### [Work instructions]
- a) Reproduce word for word the part of the bass fishing thread from "He put up an" to "at first light.".
- b) List every forum username that appears in the bass fishing thread.

### [Provided text]
-- Opening Marker --

Yep! I released him. I've never kept a bass...maybe some day to see what they taste like. However, at Quail there is the slot limit...all bass 10-20 inches must be released. The slot is probably what has made Quail such a good fishery so I'm certainly not complaining. I know there are some bass in there that are much bigger than mine. The catch and release state record Largemouth bass came out of Quail in 1998...27 inches!!! Imagine a bass 10 inches bigger than the one I caught. :shock: It probably would have been the regular state record as well, considering the current regular state record is 24 1/2 inches and 10 pounds, 2 ounces (from Lake Powell). I wonder how much the 27 incher from Quail weighed.



Jitterbug said:


> Nice fish, mjschijf! How was the fight?
> 
> Thanks for all the info you gave me too! Even though I didn't make it down there to fish I stopped by Sand Hollow for a glimpse on the way back from the doctor when we were at Zion National Park.
> 
> I'll let you know when I come back down that way and maybe we can hunt down those LMB's together!


He put up an great fight! Like I said in my original post, I had my drag tightened quite a bit more than usual and he was still awesome to catch. I kind of wish I didn't have my drag so tight so it would have been even better. Oh well, no complaints.

Glad you were able to check out Sand Hollow when you were in the area. It's an awesome place, even though I still like Quail better. Sorry you weren't able to do any fishing though. Next time you're in the area just let me know and we'll for sure meet up and slay some bucketmouths!



2fishon said:


> Nice fish. Think spinnerbaits at first light.


Spinnerbaits have never treated me well for some reason. I'm literally about 0 for 50 when I've used them. I'm not giving up on them yet because because I keep hearing how good they are, but my patience is definitely running thin.



skating miner said:


> Wow nice catch man! Looks like fun! I have never caught anything else besides trout and a few cats. I think i definately need to start going to some bass fisheries.

-- Closing Marker --

### [Supplied data]
-- Opening Marker --

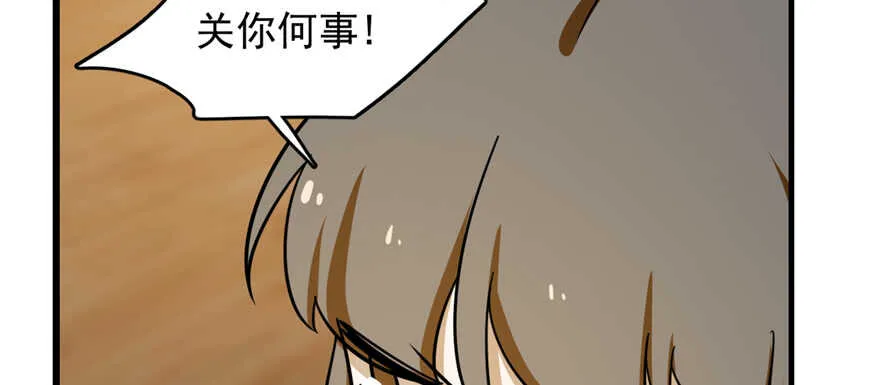 102 第60页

-- Closing Marker --

### [Your written answers]
- a)
He put up an great fight! Like I said in my original post, I had my drag tightened quite a bit more than usual and he was still awesome to catch. I kind of wish I didn't have my drag so tight so it would have been even better. Oh well, no complaints.

Glad you were able to check out Sand Hollow when you were in the area. It's an awesome place, even though I still like Quail better. Sorry you weren't able to do any fishing though. Next time you're in the area just let me know and we'll for sure meet up and slay some bucketmouths!



2fishon said:


> Nice fish. Think spinnerbaits at first light.

- b)
mjschijf
Jitterbug
2fishon
skating miner